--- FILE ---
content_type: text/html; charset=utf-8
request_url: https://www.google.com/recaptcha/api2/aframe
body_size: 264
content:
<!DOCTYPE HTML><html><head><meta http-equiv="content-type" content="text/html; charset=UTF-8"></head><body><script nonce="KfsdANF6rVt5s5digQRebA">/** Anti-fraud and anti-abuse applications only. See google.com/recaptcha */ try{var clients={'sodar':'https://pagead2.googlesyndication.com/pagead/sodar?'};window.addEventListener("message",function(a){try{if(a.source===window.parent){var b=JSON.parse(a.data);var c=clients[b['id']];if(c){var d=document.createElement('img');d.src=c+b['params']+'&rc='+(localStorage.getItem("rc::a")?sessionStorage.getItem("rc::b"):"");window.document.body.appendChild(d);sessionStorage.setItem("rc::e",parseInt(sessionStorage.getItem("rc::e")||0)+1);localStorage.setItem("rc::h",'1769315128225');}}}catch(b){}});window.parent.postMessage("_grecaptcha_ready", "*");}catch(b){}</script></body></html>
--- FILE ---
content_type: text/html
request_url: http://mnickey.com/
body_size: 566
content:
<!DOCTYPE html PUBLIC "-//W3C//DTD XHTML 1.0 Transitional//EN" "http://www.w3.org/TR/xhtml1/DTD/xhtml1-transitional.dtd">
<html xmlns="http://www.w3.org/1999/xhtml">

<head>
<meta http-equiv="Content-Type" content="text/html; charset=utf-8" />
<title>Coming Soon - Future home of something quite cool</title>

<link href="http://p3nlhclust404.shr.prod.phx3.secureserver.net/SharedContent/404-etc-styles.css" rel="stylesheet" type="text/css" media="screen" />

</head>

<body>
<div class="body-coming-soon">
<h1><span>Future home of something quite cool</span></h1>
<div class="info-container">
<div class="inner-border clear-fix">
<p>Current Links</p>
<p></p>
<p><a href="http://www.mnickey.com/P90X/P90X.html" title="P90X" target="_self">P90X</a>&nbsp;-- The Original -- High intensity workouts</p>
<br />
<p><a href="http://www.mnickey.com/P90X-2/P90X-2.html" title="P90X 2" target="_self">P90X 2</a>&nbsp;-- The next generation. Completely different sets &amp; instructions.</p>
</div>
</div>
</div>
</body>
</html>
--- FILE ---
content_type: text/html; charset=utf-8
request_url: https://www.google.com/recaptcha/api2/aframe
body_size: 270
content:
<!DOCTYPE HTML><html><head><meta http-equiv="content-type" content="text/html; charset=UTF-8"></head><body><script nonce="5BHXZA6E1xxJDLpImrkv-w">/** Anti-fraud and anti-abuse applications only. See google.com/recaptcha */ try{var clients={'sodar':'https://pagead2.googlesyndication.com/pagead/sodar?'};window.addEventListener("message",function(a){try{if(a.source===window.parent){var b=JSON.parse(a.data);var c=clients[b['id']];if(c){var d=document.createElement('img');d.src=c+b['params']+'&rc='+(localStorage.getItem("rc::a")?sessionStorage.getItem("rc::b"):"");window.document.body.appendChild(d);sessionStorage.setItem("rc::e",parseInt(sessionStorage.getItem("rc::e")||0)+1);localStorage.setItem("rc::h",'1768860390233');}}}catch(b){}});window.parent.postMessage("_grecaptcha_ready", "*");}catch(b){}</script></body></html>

####################

**Activity**
Reproduce every line from the listing above that holds the word "google".

**Response below**
request_url: https://www.google.com/recaptcha/api2/aframe
<!DOCTYPE HTML><html><head><meta http-equiv="content-type" content="text/html; charset=UTF-8"></head><body><script nonce="KfsdANF6rVt5s5digQRebA">/** Anti-fraud and anti-abuse applications only. See google.com/recaptcha */ try{var clients={'sodar':'https://pagead2.googlesyndication.com/pagead/sodar?'};window.addEventListener("message",function(a){try{if(a.source===window.parent){var b=JSON.parse(a.data);var c=clients[b['id']];if(c){var d=document.createElement('img');d.src=c+b['params']+'&rc='+(localStorage.getItem("rc::a")?sessionStorage.getItem("rc::b"):"");window.document.body.appendChild(d);sessionStorage.setItem("rc::e",parseInt(sessionStorage.getItem("rc::e")||0)+1);localStorage.setItem("rc::h",'1769315128225');}}}catch(b){}});window.parent.postMessage("_grecaptcha_ready", "*");}catch(b){}</script></body></html>
request_url: https://www.google.com/recaptcha/api2/aframe
<!DOCTYPE HTML><html><head><meta http-equiv="content-type" content="text/html; charset=UTF-8"></head><body><script nonce="5BHXZA6E1xxJDLpImrkv-w">/** Anti-fraud and anti-abuse applications only. See google.com/recaptcha */ try{var clients={'sodar':'https://pagead2.googlesyndication.com/pagead/sodar?'};window.addEventListener("message",function(a){try{if(a.source===window.parent){var b=JSON.parse(a.data);var c=clients[b['id']];if(c){var d=document.createElement('img');d.src=c+b['params']+'&rc='+(localStorage.getItem("rc::a")?sessionStorage.getItem("rc::b"):"");window.document.body.appendChild(d);sessionStorage.setItem("rc::e",parseInt(sessionStorage.getItem("rc::e")||0)+1);localStorage.setItem("rc::h",'1768860390233');}}}catch(b){}});window.parent.postMessage("_grecaptcha_ready", "*");}catch(b){}</script></body></html>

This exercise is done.